Of course, eventually you migrate everything to a new network, to a new platform and it includes databases and everything like that. But during the migration, you have to maintain them simultaneously.
So, and the good point that we already had HAProxy deployed in the production network, in the old infrastructure, and we decided, hey, why not use it as a proxy and just to define a couple more frontends for the database, for elastic file system, for example, which we use regularly; and to use it as a temporary solution for the routing to just to configure firewall to enable access for these resources only from Kubernetes network. And this way you can maintain this connectivity and have this temporary problem solved really fast and in a secure and reliable way. That’s it.
Okay, you migrate services. You do it day to day and sometimes you see that it’s not going so well and monitoring seems to be a good place to look and to look for metrics and to see if everything goes well. HAProxy provides you with a bunch of metrics and we use DataDog as a monitoring dashboard. We use 200 errors, 500 errors, and it seems it was very useful. For example, if you migrate a service and you notice an increase of 500 errors, you can dive in and investigate further.

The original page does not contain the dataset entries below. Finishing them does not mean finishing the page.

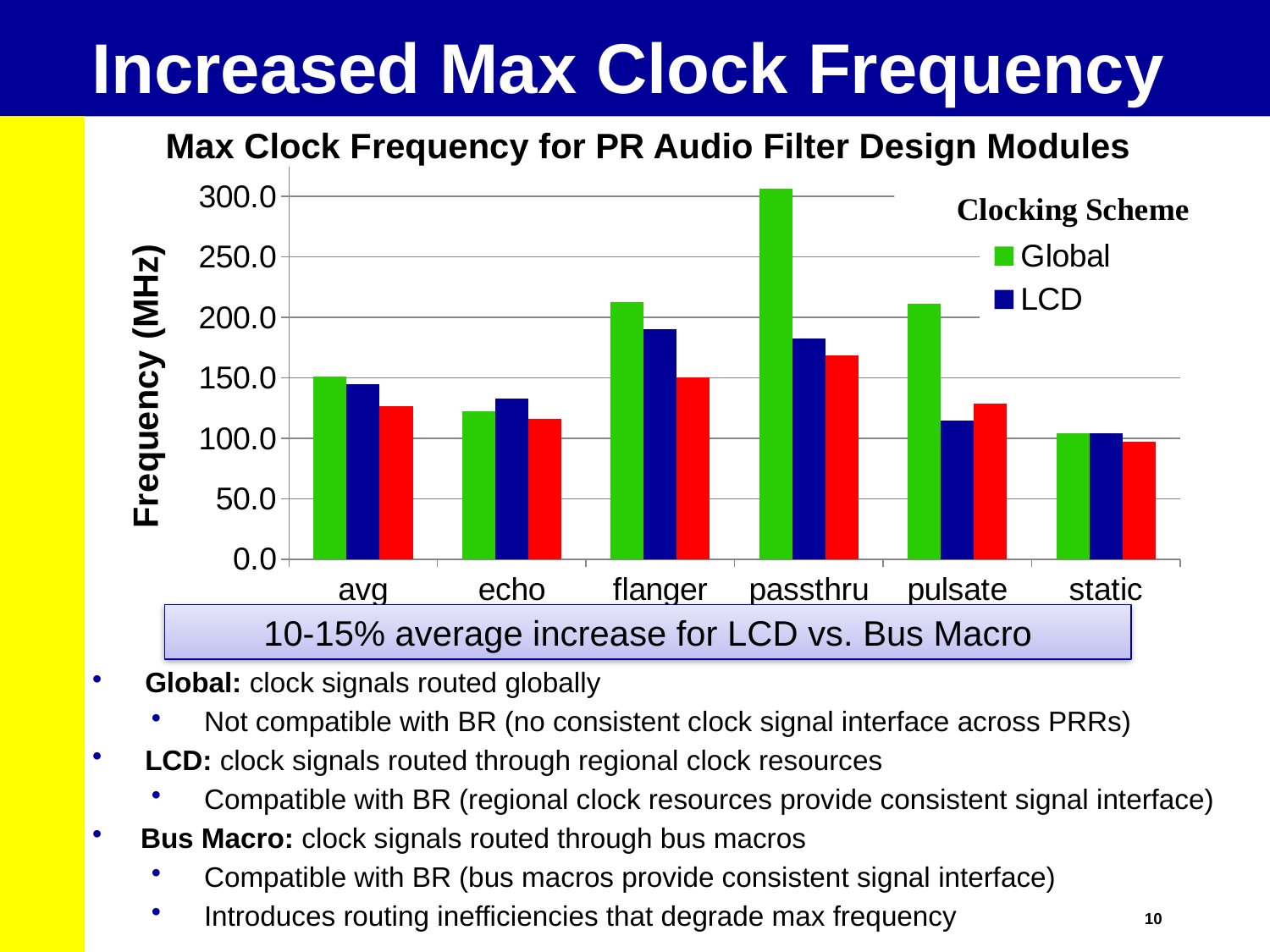
Is the LCD value for passthru greater or less than 200.0? less What is the title of the chart? Max Clock Frequency for PR Audio Filter Design Modules How many categories are shown on the x axis of the chart? 6 What kind of chart is shown on the slide? bar chart Is the Global value for flanger greater or less than 200.0? greater How many series does the chart's legend list? 2 Is the Global value for echo greater or less than 150.0? less For which category is the Global series highest? passthru What is the label of the y axis of the chart? Frequency (MHz) For passthru, which is larger: the Global value or the LCD value? Global For echo, which is larger: the Global value or the LCD value? LCD For which category is the Global series lowest? static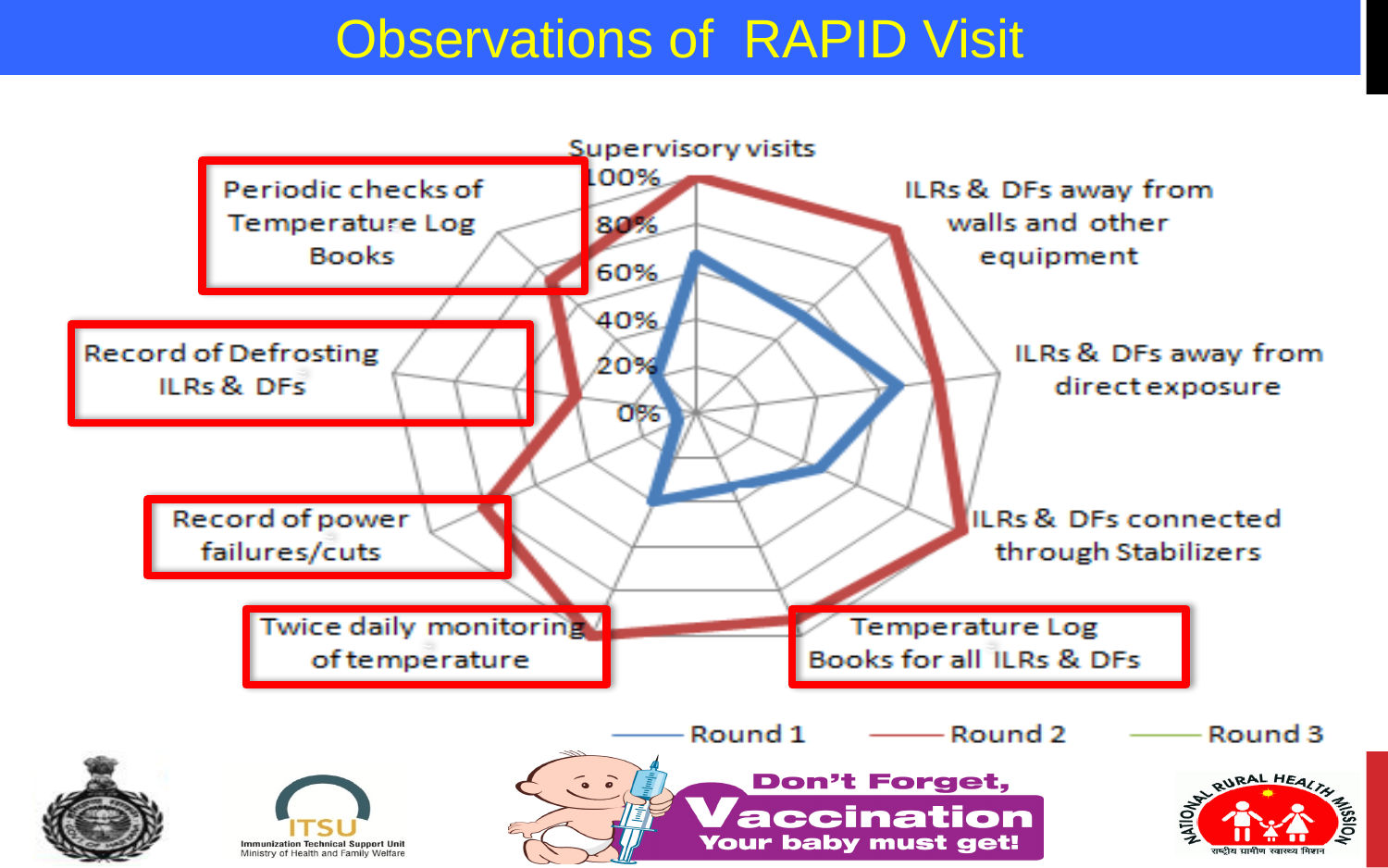
What is the title of the slide containing the chart? Observations of RAPID Visit Is the Round 1 value for ILRs & DFs away from direct exposure greater or less than 40%? greater Is the Round 1 value for Record of Defrosting ILRs & DFs greater or less than 40%? less What colour is the Round 1 line in the chart? Blue For Record of power failures/cuts, which series has the larger value, Round 1 or Round 2? Round 2 Is the Round 1 value for Supervisory visits greater or less than 80%? less What kind of chart is shown on the slide? Radar chart For Supervisory visits, which series has the larger value, Round 1 or Round 2? Round 2 How many series does the legend of the chart list? 3 How many categories (axes) does the radar chart have? 9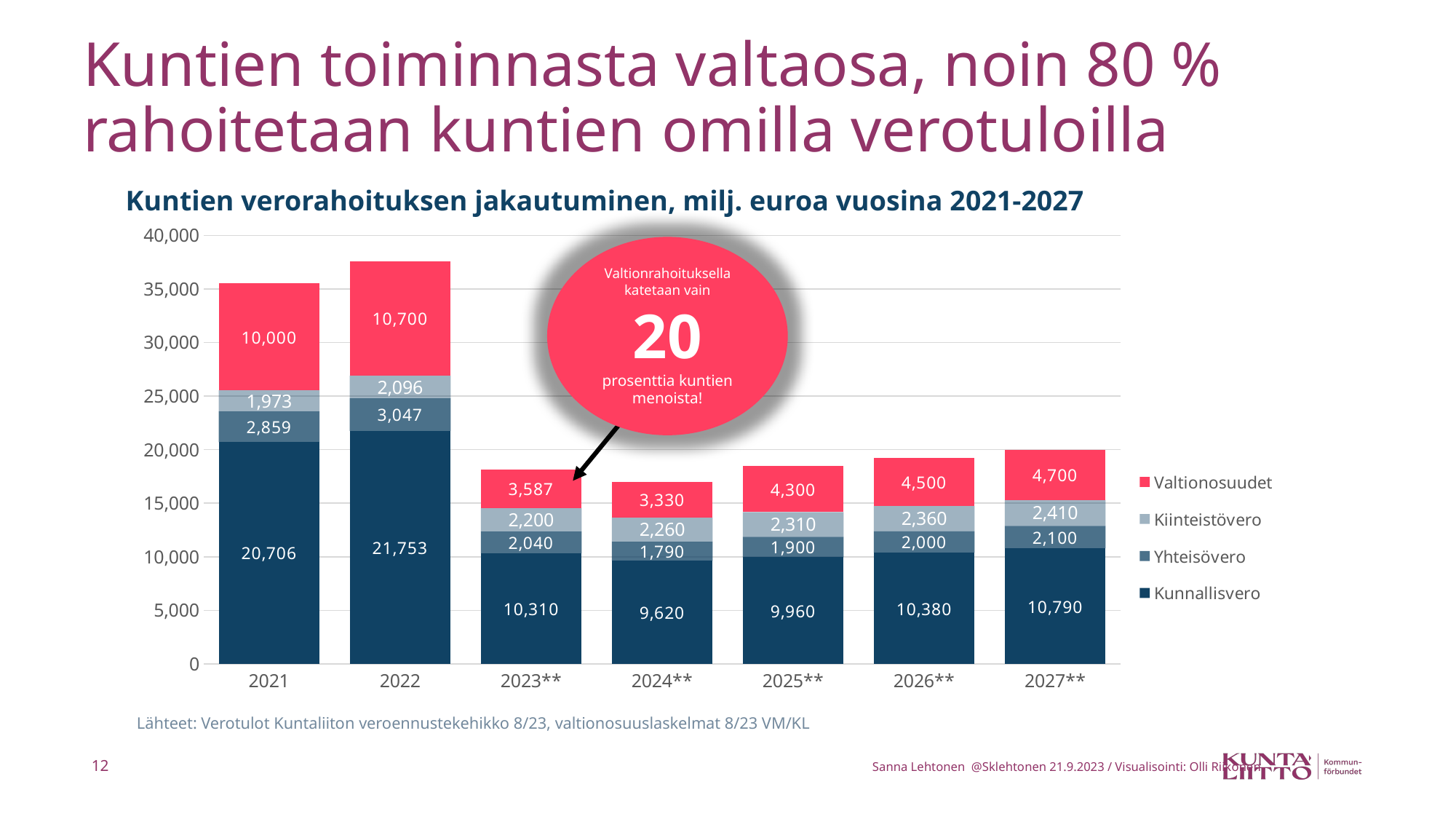
What is the difference between the Valtionosuudet values for 2022 and 2021? 700 Which year has the lowest Yhteisövero value? 2024** What is the Kiinteistövero value for 2027**? 2,410 Which is larger, the Kiinteistövero value for 2025** or the Yhteisövero value for 2025**? Kiinteistövero (2,310) What is the Kunnallisvero value for 2021? 20,706 Does the Valtionosuudet value rise or fall from 2023** to 2027**? Rises What is the Valtionosuudet value for 2024**? 3,330 Which year has the highest Kunnallisvero value? 2022 How many series does the legend list? 4 What is the total of the stacked bar for 2027**? 20,000 What kind of chart is shown on the slide? Stacked bar chart How many years are shown on the x axis? 7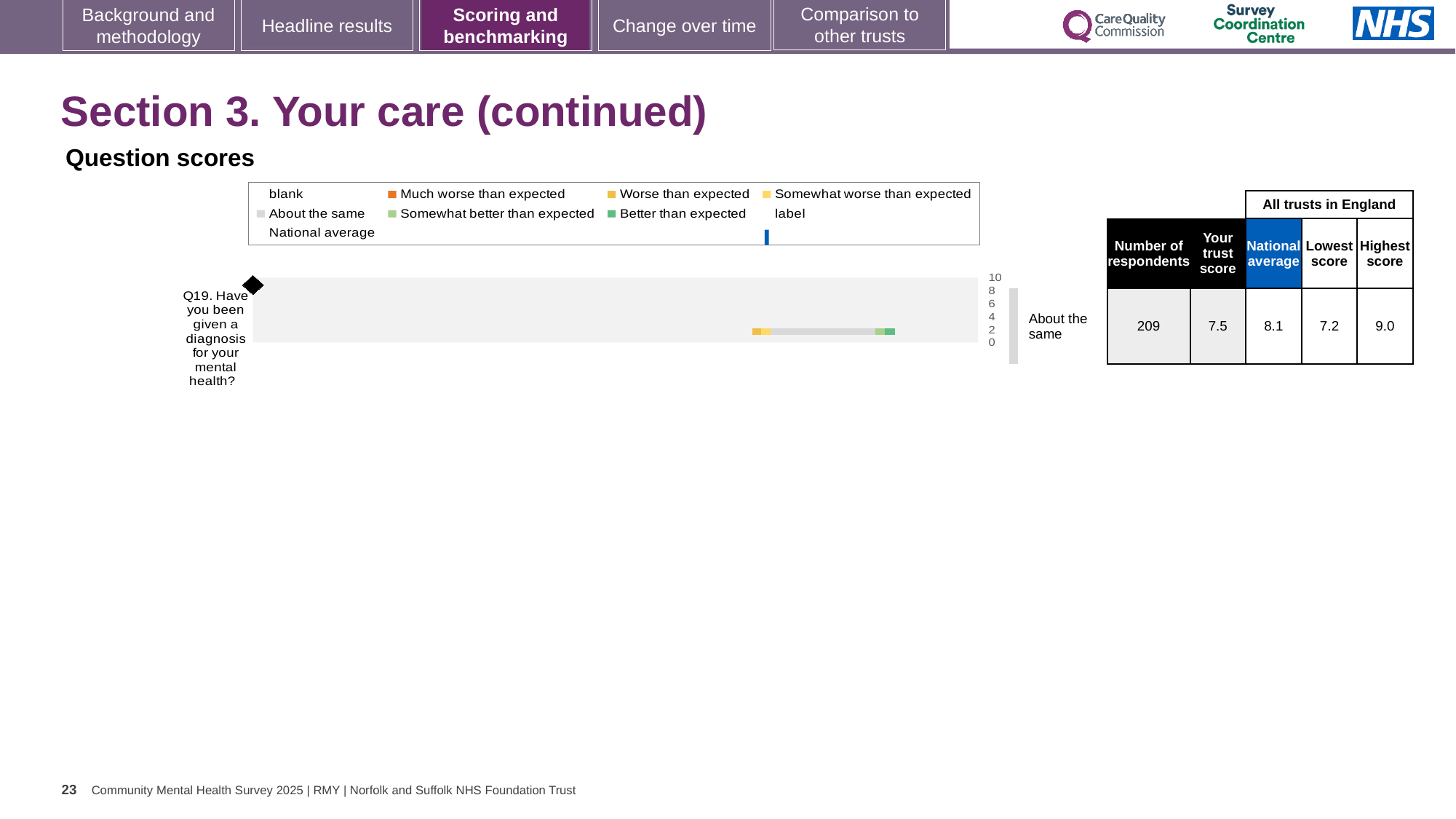
For Q19, what is the difference between the highest score and the lowest score among all trusts in England? 1.8 In the table beside the Question scores chart, what is the number of respondents for Q19? 209 For Q19, is the trust score higher or lower than the national average? lower In the table beside the Question scores chart, what is the lowest score among all trusts in England for Q19? 7.2 What is the maximum value shown on the axis of the Question scores chart? 10 What benchmark rating is shown next to the bar for Q19 in the Question scores chart? About the same In the table beside the Question scores chart, what is the highest score among all trusts in England for Q19? 9.0 How many questions are plotted in the Question scores chart? 1 For Q19, what is the difference between the national average and the trust score? 0.6 In the table beside the Question scores chart, what is the national average for Q19? 8.1 In the table beside the Question scores chart, what is 'Your trust score' for Q19? 7.5 What kind of chart is shown under 'Question scores'? bar chart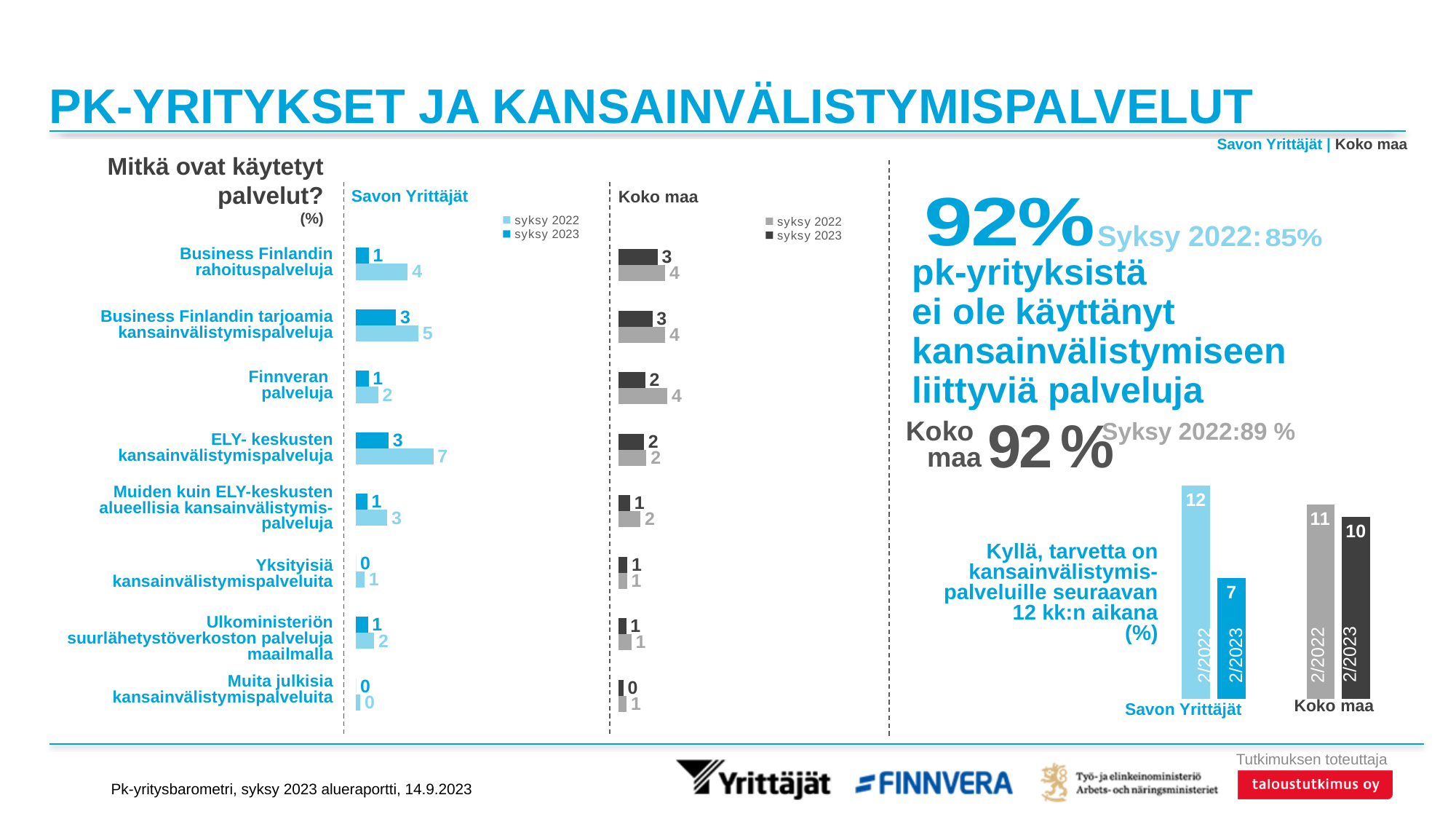
In the Koko maa chart, which is larger for Finnveran palveluja: the syksy 2022 value or the syksy 2023 value? syksy 2022 How many series does the legend of the Koko maa chart list? 2 In the chart at the bottom right (Kyllä, tarvetta on kansainvälistymispalveluille seuraavan 12 kk:n aikana), what is the difference between the 2/2022 and 2/2023 values for Koko maa? 1 In the Savon Yrittäjät chart, which category has the highest syksy 2022 value? ELY- keskusten kansainvälistymispalveluja In the Koko maa chart, what is the syksy 2022 value for Finnveran palveluja? 4 What kind of chart is the Savon Yrittäjät chart on the left? Bar chart How many categories does the Savon Yrittäjät chart show? 8 In the Koko maa chart, what is the syksy 2023 value for Business Finlandin rahoituspalveluja? 3 In the Savon Yrittäjät chart, what is the syksy 2023 value for Business Finlandin tarjoamia kansainvälistymispalveluja? 3 In the chart at the bottom right (Kyllä, tarvetta on kansainvälistymispalveluille seuraavan 12 kk:n aikana), what is the 2/2023 value for Savon Yrittäjät? 7 In the Savon Yrittäjät chart, what is the syksy 2022 value for ELY- keskusten kansainvälistymispalveluja? 7 In the Savon Yrittäjät chart, what is the difference between the syksy 2022 and syksy 2023 values for ELY- keskusten kansainvälistymispalveluja? 4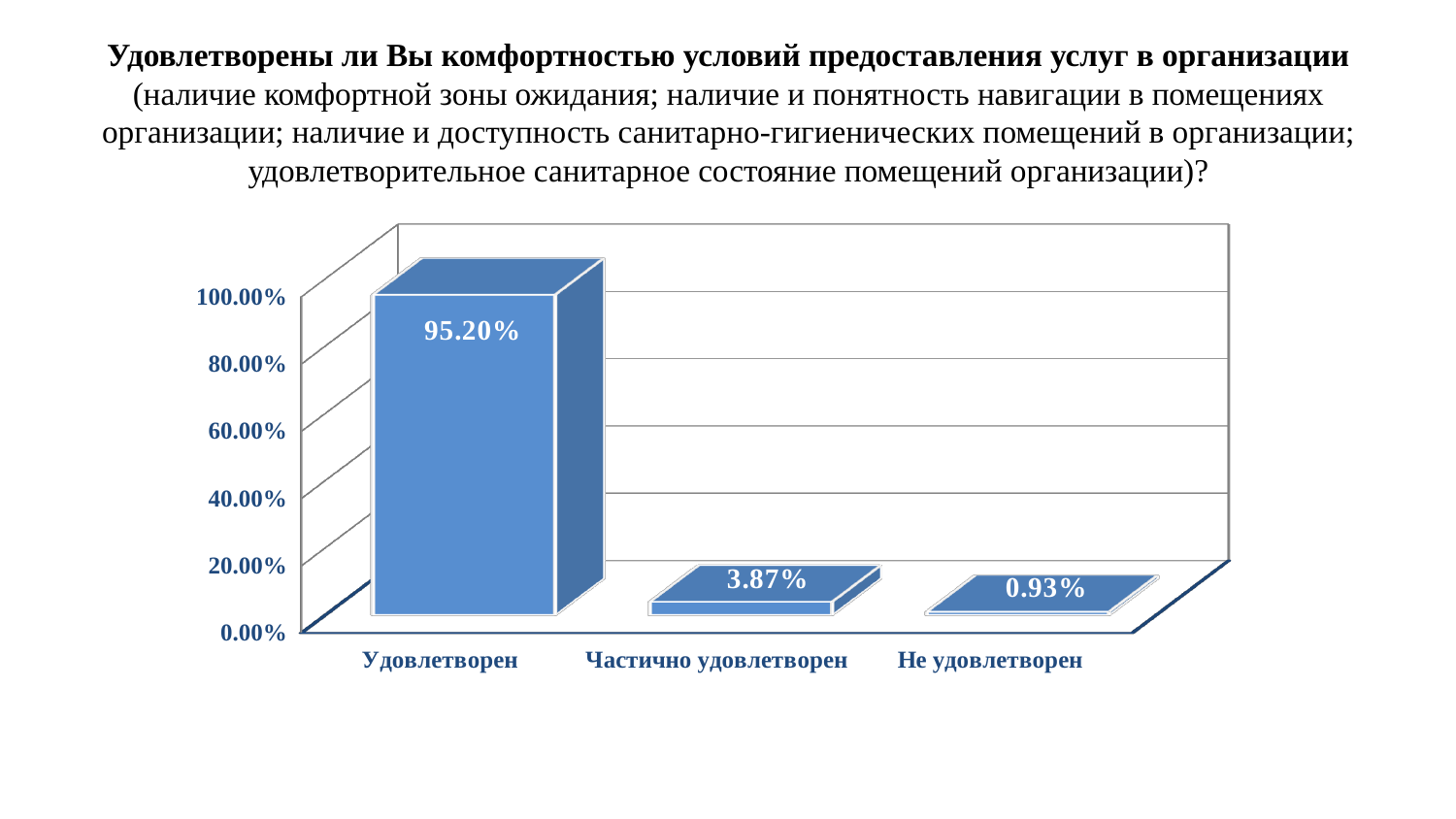
Is the value for Удовлетворен greater or less than 80.00%? greater Which category has the highest value? Удовлетворен What is the difference between the values for Частично удовлетворен and Не удовлетворен? 2.94% What is the value for Частично удовлетворен? 3.87% Do the values rise or fall from left to right along the x axis? fall What kind of chart is shown on the slide? bar chart What is the value for Удовлетворен? 95.20% How many categories are shown on the x axis? 3 What is the difference between the values for Удовлетворен and Частично удовлетворен? 91.33% What is the value for Не удовлетворен? 0.93% Which category has the lowest value? Не удовлетворен Which is larger, the value for Частично удовлетворен or the value for Не удовлетворен? Частично удовлетворен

Apart from that, we used a lot of metrics like response times from HAProxy to the backend and from the HAProxy to the client; and sometimes it gave us a lot of benefits to notice [a] problem immediately and to fix it. I will name one. What is the downside of Kubernetes, if you can say so? Because if you deploy your service on dedicated hardware, is it bare metal or cloud based? You just reserve an EC2 instance with sufficient capacity. You know how much memory it has, how much CPU it has, and you use it and your service works on that instance and everything is okay. If you need more, you provision more.
In Kubernetes, for example, if [a] service starts to consume more resources than you expected, it could be a noisy neighbor for other services. And yes, we have this resource management. You set up fixed capacity for a service; and sometimes you try to investigate. Okay, what it will be if I reduce or maybe the service doesn’t need so much resources? And you actually reduce. You can see, we reduced memory footprint and which service requests, and we noticed that latency increasing ten times like immediately. So, HAProxy metrics help us with monitoring and to prevent such experiments and bad experiments from going to production. That’s it.
I will also tell you about our configuration management because during this migration you have to update HAProxy configs a lot, maybe even multiple times a day; and we decided that it’s not good to do it by hand and to do it by just verifying from other engineers and it’s good to use configuration management. So, we store all HAProxy configs in GitHub and we use pull requests to review so we can verify and having two couples of eyes, at least, is a good point to verify everything works perfectly. And when we do pull requests, merge it. We update our continuous integration pipelines in that way we provision configuration on all our HAProxy servers and this way, we could do migration in a kind of predictable, reliable and secure way.
So that’s it. As I said, we succeeded in migration. HAProxy helped us a lot, doing it reliably and in a predictable way. And if you have some questions, I’m ready to answer and thank you very much.